This article was first published on The Croydon Citizen on 18/11/2016
I invite all Croydonians to have a say in shaping our future
The continued refusal of Develop Croydon Forum to make free or cheap seats available to community organisations is something I have raised before in the Citizen. The continued lack of cheap tickets for community representatives is also a sign of the failure of Croydon Council and the Mayor of London to require this as a condition of participation. My UNITE trade union’s retired members’ group is calling on Mayor Sadiq Khan to withdraw any speakers from his office from the event unless fifty free or affordable seats are made available to community and other organisations.
Charles’s ideas are excellent ones. In particular, the suggestion of an outdoor meeting is a reminder of the meetings held during the campaigns to win the vote during the nineteenth and early twentieth centuries. But unfortunately, there is not enough time to ensure a large enough attendance (especially as the proposed meeting would be held in working hours).
But the following Saturday 26th November, the Croydon Assembly will meet to discuss preparing a People’s Plan for Croydon. The event begins with registration at 10:00am at Ruskin House on Park Lane.
A central issue for the Assembly is the democratic crisis both in Croydon and nationally.
Many people feel powerless to influence what is happening and that their views are not being listened to. Funding cuts by central government to local government, and the apparent power of developers over local decision-making, play a role in this. The Brexit vote of June 2016 is partly a reflection of this anger with central authority.
Powerlessness is also partly due to the undemocratic cabinet system operated within our council. This gives all power to the leader, elected for four years and totally in control of who becomes a cabinet member, and sidelines backbenchers.
The aim of the Assembly meeting is to develop a People’s Plan for Croydon to put communities in charge of making the decisions that affect their lives.
The morning starts with some entertainment from poet and musician Attila the Stockbroker and a setting of the scene by Philippa Harvey, former president of the National Union of Teachers and local activist. There will then be discussion groups on how to put people in control and create a proper democracy in Croydon and beyond.

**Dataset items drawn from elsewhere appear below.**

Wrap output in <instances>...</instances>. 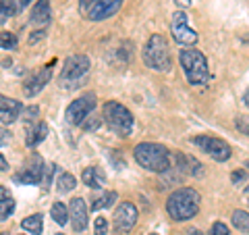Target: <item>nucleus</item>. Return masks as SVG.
<instances>
[{
  "mask_svg": "<svg viewBox=\"0 0 249 235\" xmlns=\"http://www.w3.org/2000/svg\"><path fill=\"white\" fill-rule=\"evenodd\" d=\"M199 206H201V196L197 194V190H193V187L175 190L166 200V213L177 223L193 218L199 213Z\"/></svg>",
  "mask_w": 249,
  "mask_h": 235,
  "instance_id": "1",
  "label": "nucleus"
},
{
  "mask_svg": "<svg viewBox=\"0 0 249 235\" xmlns=\"http://www.w3.org/2000/svg\"><path fill=\"white\" fill-rule=\"evenodd\" d=\"M135 160L139 167H143L145 171H152V173H166V171L173 167L170 162V150L162 144H154V142H143L135 146Z\"/></svg>",
  "mask_w": 249,
  "mask_h": 235,
  "instance_id": "2",
  "label": "nucleus"
},
{
  "mask_svg": "<svg viewBox=\"0 0 249 235\" xmlns=\"http://www.w3.org/2000/svg\"><path fill=\"white\" fill-rule=\"evenodd\" d=\"M181 67H183V73L187 77V81L191 85H204L210 79V71H208V60L206 57L196 48H187L181 50Z\"/></svg>",
  "mask_w": 249,
  "mask_h": 235,
  "instance_id": "3",
  "label": "nucleus"
},
{
  "mask_svg": "<svg viewBox=\"0 0 249 235\" xmlns=\"http://www.w3.org/2000/svg\"><path fill=\"white\" fill-rule=\"evenodd\" d=\"M143 62L154 71H162L166 73L170 65H173V59H170V48L168 42L164 40V36L154 34L147 44L143 46Z\"/></svg>",
  "mask_w": 249,
  "mask_h": 235,
  "instance_id": "4",
  "label": "nucleus"
},
{
  "mask_svg": "<svg viewBox=\"0 0 249 235\" xmlns=\"http://www.w3.org/2000/svg\"><path fill=\"white\" fill-rule=\"evenodd\" d=\"M89 67H91V62L88 57H83V54L69 57L65 60V65H62V71H60V85L67 90L83 85L85 79H88V75H89Z\"/></svg>",
  "mask_w": 249,
  "mask_h": 235,
  "instance_id": "5",
  "label": "nucleus"
},
{
  "mask_svg": "<svg viewBox=\"0 0 249 235\" xmlns=\"http://www.w3.org/2000/svg\"><path fill=\"white\" fill-rule=\"evenodd\" d=\"M102 117L108 129L114 131L116 136H131V131H133V115L121 102H114V100L106 102L102 108Z\"/></svg>",
  "mask_w": 249,
  "mask_h": 235,
  "instance_id": "6",
  "label": "nucleus"
},
{
  "mask_svg": "<svg viewBox=\"0 0 249 235\" xmlns=\"http://www.w3.org/2000/svg\"><path fill=\"white\" fill-rule=\"evenodd\" d=\"M193 144L204 154H208L210 158H214L216 162H227L232 154L231 146L224 139L214 137V136H197V137H193Z\"/></svg>",
  "mask_w": 249,
  "mask_h": 235,
  "instance_id": "7",
  "label": "nucleus"
},
{
  "mask_svg": "<svg viewBox=\"0 0 249 235\" xmlns=\"http://www.w3.org/2000/svg\"><path fill=\"white\" fill-rule=\"evenodd\" d=\"M98 104V100H96V94H83L81 98H77L73 100L71 104H69L67 108V123L69 125H81L88 117L93 113V108H96Z\"/></svg>",
  "mask_w": 249,
  "mask_h": 235,
  "instance_id": "8",
  "label": "nucleus"
},
{
  "mask_svg": "<svg viewBox=\"0 0 249 235\" xmlns=\"http://www.w3.org/2000/svg\"><path fill=\"white\" fill-rule=\"evenodd\" d=\"M170 29H173V38L175 42L183 44V46H193L197 42V34L196 29L189 27V23H187V15L183 11H178L173 15V25H170Z\"/></svg>",
  "mask_w": 249,
  "mask_h": 235,
  "instance_id": "9",
  "label": "nucleus"
},
{
  "mask_svg": "<svg viewBox=\"0 0 249 235\" xmlns=\"http://www.w3.org/2000/svg\"><path fill=\"white\" fill-rule=\"evenodd\" d=\"M137 216H139V213H137V208L131 204V202H123V204H119V208H116V213H114V229H116V233H129L135 227Z\"/></svg>",
  "mask_w": 249,
  "mask_h": 235,
  "instance_id": "10",
  "label": "nucleus"
},
{
  "mask_svg": "<svg viewBox=\"0 0 249 235\" xmlns=\"http://www.w3.org/2000/svg\"><path fill=\"white\" fill-rule=\"evenodd\" d=\"M44 160L40 158L37 154L31 156V162L29 167H25L21 173L15 175V183H27V185H42V179H44Z\"/></svg>",
  "mask_w": 249,
  "mask_h": 235,
  "instance_id": "11",
  "label": "nucleus"
},
{
  "mask_svg": "<svg viewBox=\"0 0 249 235\" xmlns=\"http://www.w3.org/2000/svg\"><path fill=\"white\" fill-rule=\"evenodd\" d=\"M50 79H52V65L44 67L42 71H37V73H34L31 77H27L25 83H23V94H25L27 98L37 96V94H40L46 88V85L50 83Z\"/></svg>",
  "mask_w": 249,
  "mask_h": 235,
  "instance_id": "12",
  "label": "nucleus"
},
{
  "mask_svg": "<svg viewBox=\"0 0 249 235\" xmlns=\"http://www.w3.org/2000/svg\"><path fill=\"white\" fill-rule=\"evenodd\" d=\"M123 0H96V4L88 11V19L91 21H104L114 17L121 11Z\"/></svg>",
  "mask_w": 249,
  "mask_h": 235,
  "instance_id": "13",
  "label": "nucleus"
},
{
  "mask_svg": "<svg viewBox=\"0 0 249 235\" xmlns=\"http://www.w3.org/2000/svg\"><path fill=\"white\" fill-rule=\"evenodd\" d=\"M69 216H71V225L75 233H83L88 229V206H85L83 198H73L69 204Z\"/></svg>",
  "mask_w": 249,
  "mask_h": 235,
  "instance_id": "14",
  "label": "nucleus"
},
{
  "mask_svg": "<svg viewBox=\"0 0 249 235\" xmlns=\"http://www.w3.org/2000/svg\"><path fill=\"white\" fill-rule=\"evenodd\" d=\"M21 113H23V104L19 102V100L0 94V121H2L4 125H11V123H15L19 119Z\"/></svg>",
  "mask_w": 249,
  "mask_h": 235,
  "instance_id": "15",
  "label": "nucleus"
},
{
  "mask_svg": "<svg viewBox=\"0 0 249 235\" xmlns=\"http://www.w3.org/2000/svg\"><path fill=\"white\" fill-rule=\"evenodd\" d=\"M81 179H83L85 185L91 187V190H100V187H104V183H106V175L100 167H88L83 171Z\"/></svg>",
  "mask_w": 249,
  "mask_h": 235,
  "instance_id": "16",
  "label": "nucleus"
},
{
  "mask_svg": "<svg viewBox=\"0 0 249 235\" xmlns=\"http://www.w3.org/2000/svg\"><path fill=\"white\" fill-rule=\"evenodd\" d=\"M46 136H48V125L46 123H37L34 129H29L27 131V139H25V144L27 148H36V146H40Z\"/></svg>",
  "mask_w": 249,
  "mask_h": 235,
  "instance_id": "17",
  "label": "nucleus"
},
{
  "mask_svg": "<svg viewBox=\"0 0 249 235\" xmlns=\"http://www.w3.org/2000/svg\"><path fill=\"white\" fill-rule=\"evenodd\" d=\"M15 213V200L6 187H0V221H6Z\"/></svg>",
  "mask_w": 249,
  "mask_h": 235,
  "instance_id": "18",
  "label": "nucleus"
},
{
  "mask_svg": "<svg viewBox=\"0 0 249 235\" xmlns=\"http://www.w3.org/2000/svg\"><path fill=\"white\" fill-rule=\"evenodd\" d=\"M21 227H23V229H25L27 233H31V235H42V231H44V216H42L40 213L31 215V216H27V218H23Z\"/></svg>",
  "mask_w": 249,
  "mask_h": 235,
  "instance_id": "19",
  "label": "nucleus"
},
{
  "mask_svg": "<svg viewBox=\"0 0 249 235\" xmlns=\"http://www.w3.org/2000/svg\"><path fill=\"white\" fill-rule=\"evenodd\" d=\"M31 21L34 23H48L50 21V0H40V2L34 6Z\"/></svg>",
  "mask_w": 249,
  "mask_h": 235,
  "instance_id": "20",
  "label": "nucleus"
},
{
  "mask_svg": "<svg viewBox=\"0 0 249 235\" xmlns=\"http://www.w3.org/2000/svg\"><path fill=\"white\" fill-rule=\"evenodd\" d=\"M50 216L54 218V223H58L60 227L69 223V208L62 204V202H54L50 208Z\"/></svg>",
  "mask_w": 249,
  "mask_h": 235,
  "instance_id": "21",
  "label": "nucleus"
},
{
  "mask_svg": "<svg viewBox=\"0 0 249 235\" xmlns=\"http://www.w3.org/2000/svg\"><path fill=\"white\" fill-rule=\"evenodd\" d=\"M116 198H119V194H116V192H106V194H102L100 198H96V200L91 202V210L96 213V210H102V208L112 206Z\"/></svg>",
  "mask_w": 249,
  "mask_h": 235,
  "instance_id": "22",
  "label": "nucleus"
},
{
  "mask_svg": "<svg viewBox=\"0 0 249 235\" xmlns=\"http://www.w3.org/2000/svg\"><path fill=\"white\" fill-rule=\"evenodd\" d=\"M231 218H232L235 229H239L241 233H249V213L247 210H235Z\"/></svg>",
  "mask_w": 249,
  "mask_h": 235,
  "instance_id": "23",
  "label": "nucleus"
},
{
  "mask_svg": "<svg viewBox=\"0 0 249 235\" xmlns=\"http://www.w3.org/2000/svg\"><path fill=\"white\" fill-rule=\"evenodd\" d=\"M15 13H17L15 0H0V25L6 23L11 17H15Z\"/></svg>",
  "mask_w": 249,
  "mask_h": 235,
  "instance_id": "24",
  "label": "nucleus"
},
{
  "mask_svg": "<svg viewBox=\"0 0 249 235\" xmlns=\"http://www.w3.org/2000/svg\"><path fill=\"white\" fill-rule=\"evenodd\" d=\"M185 171L193 177H201L204 175V164H201L196 156H185Z\"/></svg>",
  "mask_w": 249,
  "mask_h": 235,
  "instance_id": "25",
  "label": "nucleus"
},
{
  "mask_svg": "<svg viewBox=\"0 0 249 235\" xmlns=\"http://www.w3.org/2000/svg\"><path fill=\"white\" fill-rule=\"evenodd\" d=\"M56 185H58V192L67 194V192L75 190V185H77V179H75L71 173H60V175H58V181H56Z\"/></svg>",
  "mask_w": 249,
  "mask_h": 235,
  "instance_id": "26",
  "label": "nucleus"
},
{
  "mask_svg": "<svg viewBox=\"0 0 249 235\" xmlns=\"http://www.w3.org/2000/svg\"><path fill=\"white\" fill-rule=\"evenodd\" d=\"M17 36L11 34V31H0V48H4V50H15L17 48Z\"/></svg>",
  "mask_w": 249,
  "mask_h": 235,
  "instance_id": "27",
  "label": "nucleus"
},
{
  "mask_svg": "<svg viewBox=\"0 0 249 235\" xmlns=\"http://www.w3.org/2000/svg\"><path fill=\"white\" fill-rule=\"evenodd\" d=\"M235 127H237L241 133L249 136V117H247V115H239V117H235Z\"/></svg>",
  "mask_w": 249,
  "mask_h": 235,
  "instance_id": "28",
  "label": "nucleus"
},
{
  "mask_svg": "<svg viewBox=\"0 0 249 235\" xmlns=\"http://www.w3.org/2000/svg\"><path fill=\"white\" fill-rule=\"evenodd\" d=\"M81 125H83V129L89 133V131H96L100 125H102V119H100V117H88V119H85Z\"/></svg>",
  "mask_w": 249,
  "mask_h": 235,
  "instance_id": "29",
  "label": "nucleus"
},
{
  "mask_svg": "<svg viewBox=\"0 0 249 235\" xmlns=\"http://www.w3.org/2000/svg\"><path fill=\"white\" fill-rule=\"evenodd\" d=\"M93 233H96V235H106L108 233V221L104 216L96 218V223H93Z\"/></svg>",
  "mask_w": 249,
  "mask_h": 235,
  "instance_id": "30",
  "label": "nucleus"
},
{
  "mask_svg": "<svg viewBox=\"0 0 249 235\" xmlns=\"http://www.w3.org/2000/svg\"><path fill=\"white\" fill-rule=\"evenodd\" d=\"M54 173H56V164H48V167H46V171H44V179H42L46 190H48V187H50L52 179H54Z\"/></svg>",
  "mask_w": 249,
  "mask_h": 235,
  "instance_id": "31",
  "label": "nucleus"
},
{
  "mask_svg": "<svg viewBox=\"0 0 249 235\" xmlns=\"http://www.w3.org/2000/svg\"><path fill=\"white\" fill-rule=\"evenodd\" d=\"M231 181L235 183V185L245 183V181H247V171H243V169H237V171H232V173H231Z\"/></svg>",
  "mask_w": 249,
  "mask_h": 235,
  "instance_id": "32",
  "label": "nucleus"
},
{
  "mask_svg": "<svg viewBox=\"0 0 249 235\" xmlns=\"http://www.w3.org/2000/svg\"><path fill=\"white\" fill-rule=\"evenodd\" d=\"M210 235H229V227L218 221V223L212 225V229H210Z\"/></svg>",
  "mask_w": 249,
  "mask_h": 235,
  "instance_id": "33",
  "label": "nucleus"
},
{
  "mask_svg": "<svg viewBox=\"0 0 249 235\" xmlns=\"http://www.w3.org/2000/svg\"><path fill=\"white\" fill-rule=\"evenodd\" d=\"M23 113H25V121H34L36 117L40 115V108H37V106H27Z\"/></svg>",
  "mask_w": 249,
  "mask_h": 235,
  "instance_id": "34",
  "label": "nucleus"
},
{
  "mask_svg": "<svg viewBox=\"0 0 249 235\" xmlns=\"http://www.w3.org/2000/svg\"><path fill=\"white\" fill-rule=\"evenodd\" d=\"M44 36H46V31H44V29H37V31H34V34L29 36V44H36L37 40H44Z\"/></svg>",
  "mask_w": 249,
  "mask_h": 235,
  "instance_id": "35",
  "label": "nucleus"
},
{
  "mask_svg": "<svg viewBox=\"0 0 249 235\" xmlns=\"http://www.w3.org/2000/svg\"><path fill=\"white\" fill-rule=\"evenodd\" d=\"M93 4H96V0H79V9H81V13H88Z\"/></svg>",
  "mask_w": 249,
  "mask_h": 235,
  "instance_id": "36",
  "label": "nucleus"
},
{
  "mask_svg": "<svg viewBox=\"0 0 249 235\" xmlns=\"http://www.w3.org/2000/svg\"><path fill=\"white\" fill-rule=\"evenodd\" d=\"M6 139H9V131L0 127V144H2V142H6Z\"/></svg>",
  "mask_w": 249,
  "mask_h": 235,
  "instance_id": "37",
  "label": "nucleus"
},
{
  "mask_svg": "<svg viewBox=\"0 0 249 235\" xmlns=\"http://www.w3.org/2000/svg\"><path fill=\"white\" fill-rule=\"evenodd\" d=\"M6 169H9V162H6V158L0 154V171H6Z\"/></svg>",
  "mask_w": 249,
  "mask_h": 235,
  "instance_id": "38",
  "label": "nucleus"
},
{
  "mask_svg": "<svg viewBox=\"0 0 249 235\" xmlns=\"http://www.w3.org/2000/svg\"><path fill=\"white\" fill-rule=\"evenodd\" d=\"M243 102H245V106L249 108V90H247V92L243 94Z\"/></svg>",
  "mask_w": 249,
  "mask_h": 235,
  "instance_id": "39",
  "label": "nucleus"
},
{
  "mask_svg": "<svg viewBox=\"0 0 249 235\" xmlns=\"http://www.w3.org/2000/svg\"><path fill=\"white\" fill-rule=\"evenodd\" d=\"M177 4H181V6H189V4H191V0H177Z\"/></svg>",
  "mask_w": 249,
  "mask_h": 235,
  "instance_id": "40",
  "label": "nucleus"
},
{
  "mask_svg": "<svg viewBox=\"0 0 249 235\" xmlns=\"http://www.w3.org/2000/svg\"><path fill=\"white\" fill-rule=\"evenodd\" d=\"M31 4V0H21V9H25V6Z\"/></svg>",
  "mask_w": 249,
  "mask_h": 235,
  "instance_id": "41",
  "label": "nucleus"
},
{
  "mask_svg": "<svg viewBox=\"0 0 249 235\" xmlns=\"http://www.w3.org/2000/svg\"><path fill=\"white\" fill-rule=\"evenodd\" d=\"M189 235H204V233H201L199 229H191V231H189Z\"/></svg>",
  "mask_w": 249,
  "mask_h": 235,
  "instance_id": "42",
  "label": "nucleus"
},
{
  "mask_svg": "<svg viewBox=\"0 0 249 235\" xmlns=\"http://www.w3.org/2000/svg\"><path fill=\"white\" fill-rule=\"evenodd\" d=\"M245 194H249V185H247V187H245Z\"/></svg>",
  "mask_w": 249,
  "mask_h": 235,
  "instance_id": "43",
  "label": "nucleus"
},
{
  "mask_svg": "<svg viewBox=\"0 0 249 235\" xmlns=\"http://www.w3.org/2000/svg\"><path fill=\"white\" fill-rule=\"evenodd\" d=\"M0 235H9V233H6V231H2V233H0Z\"/></svg>",
  "mask_w": 249,
  "mask_h": 235,
  "instance_id": "44",
  "label": "nucleus"
},
{
  "mask_svg": "<svg viewBox=\"0 0 249 235\" xmlns=\"http://www.w3.org/2000/svg\"><path fill=\"white\" fill-rule=\"evenodd\" d=\"M56 235H65V233H56Z\"/></svg>",
  "mask_w": 249,
  "mask_h": 235,
  "instance_id": "45",
  "label": "nucleus"
},
{
  "mask_svg": "<svg viewBox=\"0 0 249 235\" xmlns=\"http://www.w3.org/2000/svg\"><path fill=\"white\" fill-rule=\"evenodd\" d=\"M247 167H249V162H247Z\"/></svg>",
  "mask_w": 249,
  "mask_h": 235,
  "instance_id": "46",
  "label": "nucleus"
}]
</instances>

We will look at the problems and weaknesses in the present set-up, as far as democracy is concerned, at both a local and a national level, and consider Labour leader Jeremy Corbyn’s proposals that Citizens’ Assemblies could bring people closer to power. We will consider what would happen if local communities in Croydon and beyond were to have control over resources and decision-making in a more direct way and ask how they would balance out the different demands and interests across Croydon’s diverse communities.
Discussion groups will then focus on housing, health, education, welfare and the economy, social care, transport, local employment and council services to develop proposals to go into the People’s Plan. Recommendations will be brought together in a session of the whole Assembly, preparing a practical programme for campaigning at local level.
Everyone is invited to take part.
It would be most helpful if you booked in advance. If you can’t, just turn up on the day.